What Does Medigap Plan N Cover?
First, let’s take a look at what Medigap Plan N covers. It is typically one of the lower-premium Medigap options, since it does have some cost-sharing. But it can definitely be a good deal in some areas and situations.
It is probably easier to talk about it from a standpoint of what does Plan N NOT cover. It does not cover the Medicare Part B deductible (currently $166/year for 2016). Also, it does not cover the Part B coinsurance in full – if you have Plan N, you are responsible for co-pays of up to $20 per doctor visit and $50 at the emergency room. Lastly, it does not cover the Medicare Part B Excess charges. Part B Excess charges are when a doctor does not accept the Medicare payment schedule as payment in full. They are allowed to charge up to 15% above that Medicare payment schedule. There are few states where this is prohibited (more about this later).
So what does Plan N cover:
- Medicare Part A coinsurance and hospital costs (up to an additional 365 days after Medicare benefits are used)
- Blood (first 3 pints)
- Part A hospice care coinsurance or copayment
- Skilled nursing facility care coinsurance
- Part A deductible
- Foreign travel emergency
So, with Plan N, there is more uncertainty as far as your total out of pocket costs than there would on other plans, such as Plan G or Plan F. That said, premiums on Plan N are typically $15-30/month lower than premiums on Plan G and can be as much as $50/month lower than Plan F premiums. So if you are not going to the doctor much, it may make sense for you.
How Does Medigap Plan N Work?
Medigap Plan N is a standardized Medigap plan. As such, it works just like Plan F, Plan G and the other plans. All of the claims are automated and paid through the Medicare “crossover” system. There’s no involvement by the insured in the claims process except in rare cases.
Thee is more cost-sharing with Plan N, though, obviously. On Medigap Plan N, you would meet the deductible first. The way this typically works is that you go to the doctor and the doctor files the claim to Medicare. Once Medicare responds that you have not met the deductible, the doctor’s office will bill you for up to $166 in a calendar year. If you have met the deductible, they will bill you for the co-pay amount. In some cases, once you are established, they will collect the co-pay from you at the time of service, but typically this is done after the claim has been filed to Medicare.
You can, of course, go to any doctor/hospital nationwide if you have Plan N. As long as a doctor accepts Medicare, they will also accept your Medigap plan.
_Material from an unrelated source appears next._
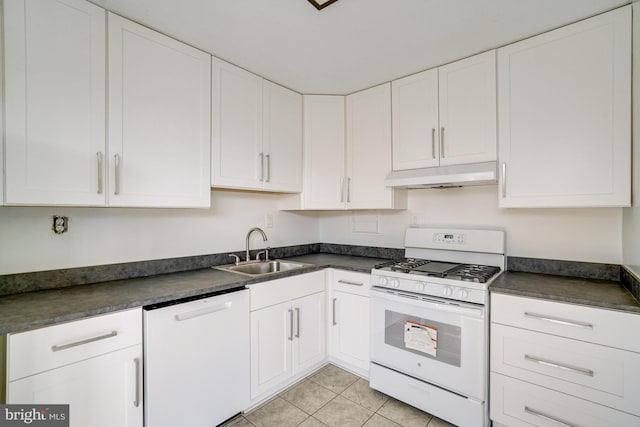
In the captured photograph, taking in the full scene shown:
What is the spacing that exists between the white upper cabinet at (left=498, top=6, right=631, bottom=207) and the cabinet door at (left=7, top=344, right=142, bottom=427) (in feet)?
7.53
Is Medigap Plan N a Good Deal for You?
Plan N can be a particularly good option for those in good health or those that do not go to the doctor much. You can look at the premium savings you would receive by going with Plan N, subtract out the deductible and add in as many co-pays as you would have in an average year. The only variable is the Part B Excess charges. You can usually call your primary physician or other physicians you see regularly to find out if they accept Medicare “assignment”. If they do not, that means that they can charge these excess charges. So that’s a good idea if you are considering Plan N.
One additional consideration that many people do not realize is that you have to ‘qualify medically’ to change Medigap plans after your initial turning 65 open enrollment period. Contrary to popular misconception, there is not an annual enrollment period that allows you to change plans. You can change Medigap plans at any time, but you have to answer medical questions and qualify to do so. This is important to understand because, if you choose Medigap Plan N, you should feel comfortable with it long-term. If your health changes, it’s possible you would not be eligible to switch to one of the other plans.
There are many companies that are now offering this plan as it has become a viable alternative for some people. It is advisable to compare costs extensively with a broker or by calling each company, as costs can vary as much as 50% for the exact same coverage.